To accomplish this, I used the power of the ‘object delete’ command:

./gnfd-cmd object rm gnfd://my-plato-website/index.html

Wait for the confirmation that the file was successfully deleted, accompanied by a transaction hash: 4B12BCF26525C1B661389529524DF14E23164D000FA47FB2E0D0BE26B131E04A.

And reupload the html file, this time accompanied by the content-type flag:

./gnfd-cmd object put --visibility=public-read --contentType=text/html ./index.html gnfd://my-plato-website/index.html

🥁🥁Drum beat intensifies…

Oh, no! The website still looks horrendous, and worse yet, the image of Plato is nowhere to be found. Frustration turned into disappointment as we discovered that the browser was throwing an error due to an incorrect MIME type. It refused to apply the styles from because the MIME type was set as ‘text/plain’, which is not a supported stylesheet MIME type when strict MIME checking is enabled. Fear not! The error looks familiar and we already know exactly what needed to be done. So swiftly deleting the problematic files and reuploading them correctly this time:

./gnfd-cmd object rm gnfd://my-plato-website/plato.jpg
./gnfd-cmd object rm gnfd://my-plato-website/styles.css
And then, with a determined spirit:
./gnfd-cmd object put --visibility=public-read --contentType=image/jpeg ./plato.jpg gnfd://my-plato-website/plato.jpg 
./gnfd-cmd object put --visibility=public-read --contentType=text/css ./styles.css gnfd://my-plato-website/styles.css

🥁🥁🥁Drum beat crescendos…

And finally, we heard the triumphant sound of trumpets!

Plato Website

However, as we gaze upon the site, we can’t help but admit that it doesn’t look particularly astonishing. It falls short of our grandest expectations. Yet, considering that we generated and uploaded it in just a matter of minutes, it’s still a decent outcome given our investment of time and effort.

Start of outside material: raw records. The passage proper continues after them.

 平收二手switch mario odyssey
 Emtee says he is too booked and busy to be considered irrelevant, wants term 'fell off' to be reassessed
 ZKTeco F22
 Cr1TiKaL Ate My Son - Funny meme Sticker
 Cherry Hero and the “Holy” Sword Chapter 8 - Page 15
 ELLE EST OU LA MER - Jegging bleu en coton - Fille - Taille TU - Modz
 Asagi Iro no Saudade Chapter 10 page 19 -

The content and image look good though, it just needs more love with styling…but that’s a story for another tutorial.


Our journey with website development has been filled with ups and downs. We encountered challenges along the way, but with perseverance and a little debugging, we managed to deploy our website successfully.

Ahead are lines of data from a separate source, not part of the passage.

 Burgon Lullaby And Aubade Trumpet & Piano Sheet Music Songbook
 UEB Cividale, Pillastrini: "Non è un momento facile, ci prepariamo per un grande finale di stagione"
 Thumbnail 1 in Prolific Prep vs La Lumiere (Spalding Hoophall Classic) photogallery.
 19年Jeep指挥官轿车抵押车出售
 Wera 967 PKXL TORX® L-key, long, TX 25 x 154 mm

BNB Greenfield’s URL format and immutable storage principles require to be mindful of content types and careful when updating files. Despite the minor setbacks, BNB Greenfield remains a valuable platform for deploying websites, offering increased availability, reliability, and quite easy command tools.

Hope you enjoyed it and looking forward to see your websites on BNB Greenfield.